== ACTIVITY ==
Repeat each record exactly, skipping the pictures.

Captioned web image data
• • • • • • •

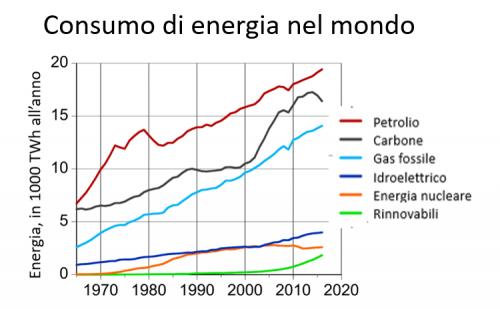 <br/> Grafico 2: andamento del consumo di energia nel mondo (Climatizzati, 2019).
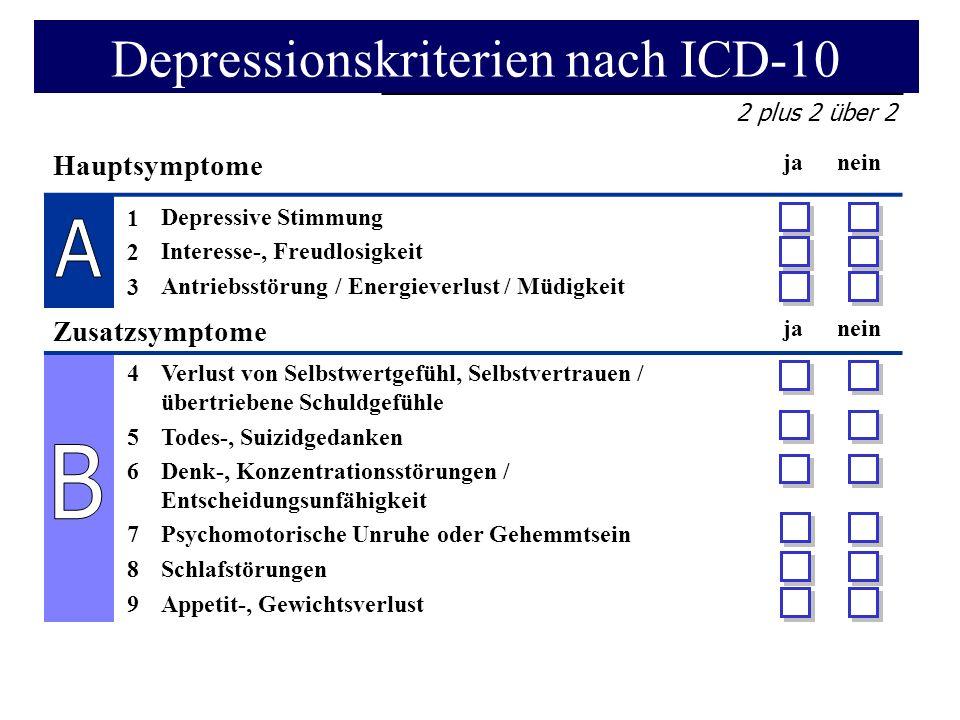 Depressionskriterien nach ICD-10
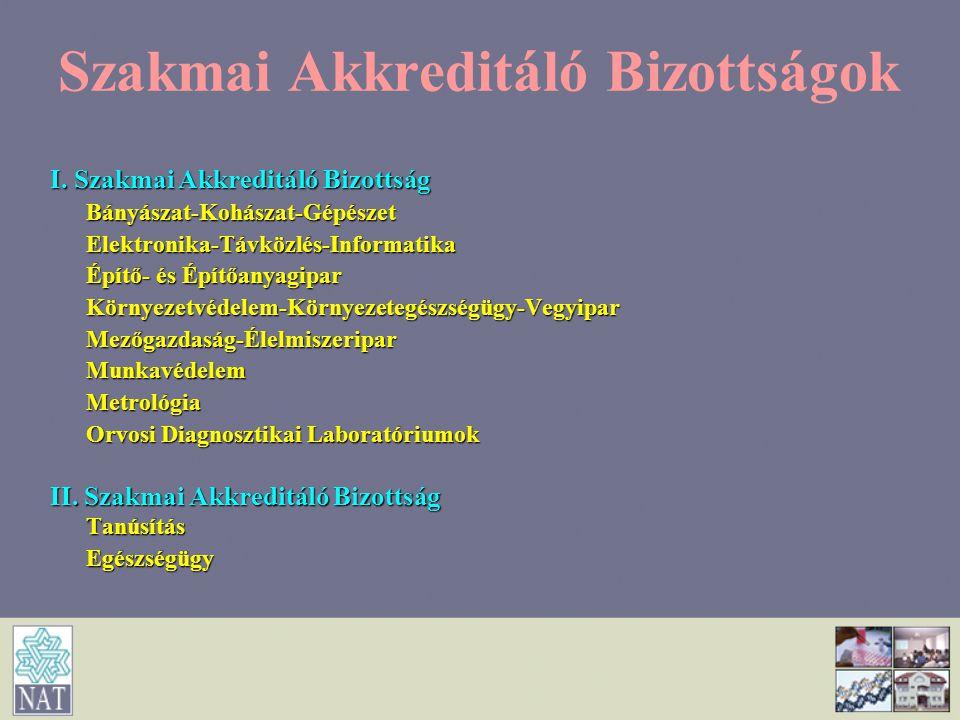 Szakmai Akkreditáló Bizottságok I. Szakmai Akkreditáló Bizottság Bányászat-Kohászat-GépészetElektronika-Távközlés-Informatika Építő- és Építőanyagipar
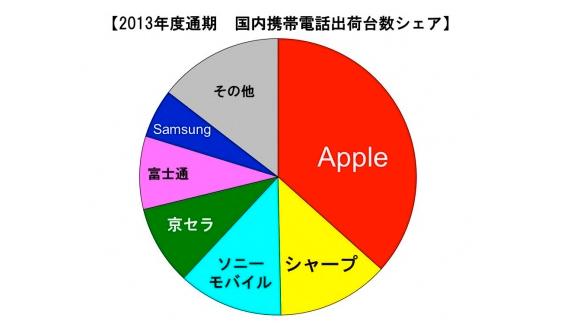 2013年度の国内携帯電話端末の出荷台数、メーカー別ではAppleが3年連続で1位に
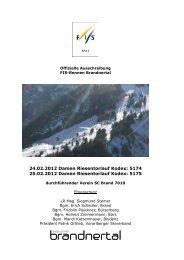 Ausschreibung Fis Damen Rennen Brandnertal 24 2 212.pdf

• • • • • • •

== RESPONSE TO THE EXERCISE ==
 <br/> Grafico 2: andamento del consumo di energia nel mondo (Climatizzati, 2019).
 Depressionskriterien nach ICD-10
 Szakmai Akkreditáló Bizottságok I. Szakmai Akkreditáló Bizottság Bányászat-Kohászat-GépészetElektronika-Távközlés-Informatika Építő- és Építőanyagipar
 2013年度の国内携帯電話端末の出荷台数、メーカー別ではAppleが3年連続で1位に
 Ausschreibung Fis Damen Rennen Brandnertal 24 2 212.pdf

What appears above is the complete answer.